記述課題:
1/ 加硫装置に関する抜粋のうち、「さらに、前述の保圧工程時では」から「を安定させることができない。」までを、両端も含めて一字一句そのまま書き写してください。
2/ 加硫装置に関する抜粋では、機械的ストッパーを設ける案の場合、何が増大するおそれがあるとされていますか？
3/ 加硫装置に関する抜粋の最後の文に続く部分を書いてください。

ページ抜粋:

--------------------

さらに、前述の保圧工程時では、副シリンダのシリンダ室内の作動油を前記第1接続管路に向けて押し出し、主シリンダにおける前記他方の室を加圧して、前記一対の加熱搬送装置を相対的に離間移動させることにより、ゴムシートを、各スチールバンド間で前記プレス工程時よりも小さい力で加圧するので、この保圧工程時におけるゴムシートに対する加圧力を、例えばゴムシートの厚さ等がばらついたとしても安定させることが可能になり、このゴムシートの品質を確実に向上させることができる。
【0008】
すなわち、前記保圧工程を実現するために、本発明のような副シリンダを採用するのに代えて例えば、主シリンダにおける前記2つの室のうち加圧する室を主切替弁で前記一方の室から他方の室に切り替え、かつこの他方の室に付与する油圧を前記一方の室に付与していた油圧よりも小さくすることも考えられるが、この場合、主切替弁の切り替えと同時に各スチールバンドによるゴムシートに対する加圧力がなくなる等、前記保圧工程時にゴムシートに付与する加圧力を安定させることができない。
さらにまた、この保圧工程を実現するために、前記副シリンダに代えて例えば、この加硫装置に、上下方向で互いに対向する一対の機械的ストッパーを設け、前記保圧工程時にこれらのストッパー同士が衝突するまで、前記一対の加熱搬送装置を相対的に離間移動させることも考えられるが、この場合、加硫装置全体に衝撃力が加わったり、前記機械的ストッパーが破損し易くなったりして、この加硫装置のメンテナンス頻度を増大させるおそれがある。

--------------------

表示データ:

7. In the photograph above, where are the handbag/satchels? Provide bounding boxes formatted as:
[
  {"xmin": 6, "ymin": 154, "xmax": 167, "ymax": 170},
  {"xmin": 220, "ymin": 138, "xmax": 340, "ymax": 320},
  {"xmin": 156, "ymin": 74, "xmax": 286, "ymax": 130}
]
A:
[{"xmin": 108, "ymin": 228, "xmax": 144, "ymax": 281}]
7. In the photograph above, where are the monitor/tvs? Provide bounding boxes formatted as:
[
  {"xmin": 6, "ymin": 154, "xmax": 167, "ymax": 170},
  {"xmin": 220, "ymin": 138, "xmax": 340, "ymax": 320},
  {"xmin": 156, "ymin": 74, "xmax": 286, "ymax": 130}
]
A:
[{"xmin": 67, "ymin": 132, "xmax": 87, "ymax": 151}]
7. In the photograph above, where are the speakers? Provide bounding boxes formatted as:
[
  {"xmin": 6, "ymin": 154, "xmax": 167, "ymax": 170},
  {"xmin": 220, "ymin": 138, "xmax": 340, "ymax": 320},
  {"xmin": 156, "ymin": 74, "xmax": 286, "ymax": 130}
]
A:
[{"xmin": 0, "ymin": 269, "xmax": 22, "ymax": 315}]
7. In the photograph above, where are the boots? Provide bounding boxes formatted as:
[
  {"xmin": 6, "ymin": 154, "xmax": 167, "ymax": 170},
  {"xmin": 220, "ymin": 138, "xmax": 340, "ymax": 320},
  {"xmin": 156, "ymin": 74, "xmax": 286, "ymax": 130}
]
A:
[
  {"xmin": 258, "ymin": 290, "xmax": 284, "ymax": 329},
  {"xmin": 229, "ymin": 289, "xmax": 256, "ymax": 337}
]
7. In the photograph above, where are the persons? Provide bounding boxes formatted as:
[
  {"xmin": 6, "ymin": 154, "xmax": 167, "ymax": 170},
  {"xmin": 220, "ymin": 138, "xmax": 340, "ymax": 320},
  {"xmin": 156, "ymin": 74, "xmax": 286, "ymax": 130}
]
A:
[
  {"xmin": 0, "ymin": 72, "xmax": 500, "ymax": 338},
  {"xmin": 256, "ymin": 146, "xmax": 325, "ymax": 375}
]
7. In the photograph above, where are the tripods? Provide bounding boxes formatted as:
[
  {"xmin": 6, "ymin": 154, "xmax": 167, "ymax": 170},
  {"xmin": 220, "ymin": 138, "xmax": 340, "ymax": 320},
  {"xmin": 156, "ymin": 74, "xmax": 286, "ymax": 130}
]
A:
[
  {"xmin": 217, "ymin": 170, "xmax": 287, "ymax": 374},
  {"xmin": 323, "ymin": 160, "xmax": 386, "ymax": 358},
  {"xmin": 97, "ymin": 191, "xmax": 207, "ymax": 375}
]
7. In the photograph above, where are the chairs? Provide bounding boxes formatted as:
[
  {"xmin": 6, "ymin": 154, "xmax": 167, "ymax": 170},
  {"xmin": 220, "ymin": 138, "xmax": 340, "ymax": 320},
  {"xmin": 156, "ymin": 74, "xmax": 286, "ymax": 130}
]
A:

--------------------

解答一覧:
1/
さらに、前述の保圧工程時では、副シリンダのシリンダ室内の作動油を前記第1接続管路に向けて押し出し、主シリンダにおける前記他方の室を加圧して、前記一対の加熱搬送装置を相対的に離間移動させることにより、ゴムシートを、各スチールバンド間で前記プレス工程時よりも小さい力で加圧するので、この保圧工程時におけるゴムシートに対する加圧力を、例えばゴムシートの厚さ等がばらついたとしても安定させることが可能になり、このゴムシートの品質を確実に向上させることができる。
【0008】
すなわち、前記保圧工程を実現するために、本発明のような副シリンダを採用するのに代えて例えば、主シリンダにおける前記2つの室のうち加圧する室を主切替弁で前記一方の室から他方の室に切り替え、かつこの他方の室に付与する油圧を前記一方の室に付与していた油圧よりも小さくすることも考えられるが、この場合、主切替弁の切り替えと同時に各スチールバンドによるゴムシートに対する加圧力がなくなる等、前記保圧工程時にゴムシートに付与する加圧力を安定させることができない。

2/ 加硫装置のメンテナンス頻度。

3/
さらにこの場合、例えばゴムシートの厚さ等がばらつくと、前記プレス工程時に前記一対の機械的ストッパー同士の間の間隔もばらつくことになり、前記保圧工程時における一対の加熱搬送装置の相対的な離間移動量、つまり前記ゴムシートに対する加圧力を安定させることが困難になり、加硫後のゴムシートの品質を低下させるおそれがある。
【0009】
ここで、前記主シリンダの2つの室に一端が接続され作動油を給排する一対の給排管路と、これら一対の給排管路の他端に接続された主切替弁と、が備えられ、前記一対の給排管路にはそれぞれリリーフ弁が設けられ、これら一対の給排管路のうち前記他方の室に接続された給排管路には、前記リリーフ弁よりも前記主切替弁側に開閉バルブが設けられてもよい。
この場合、開閉バルブを閉じた状態で、副シリンダのシリンダ室内の作動油を第1接続管路に押し出すことにより、前記他方の室の内圧が高められて主ピストンが駆動させられる。これに伴って、前記一方の室内の作動油が、一対の給排管路のうち前記一方の室に接続された給排管路に押し出されることになる。
【0010】
さらに、前記副シリンダは、前記第1接続管路に接続された第1副シリンダと、この第1副シリンダよりも大径の第2副シリンダとを備え、前記第1副シリンダは第1副ピストンによって2つの室に仕切られた第1副シリンダ室を内部に有するとともに、前記第2副シリンダは、前記第1副ピストンに連結された第2副ピストンによって2つの室に仕切られた第2副シリンダ室を内部に有し、この第2副シリンダ室内を加圧して第2副ピストンを動作させることにより、前記第1副ピストンを動作させて、前記第1副シリンダ室内の作動油を第1接続管路内に押し出す構成とされてもよい。
この場合、副シリンダが、第1副シリンダ室の作動油を第1接続管路内に押し出して主シリンダの前記他方の室を加圧する構成とされているので、前記保圧工程時における一対の加熱搬送装置の相対的な離間移動量を確実に安定させることができる。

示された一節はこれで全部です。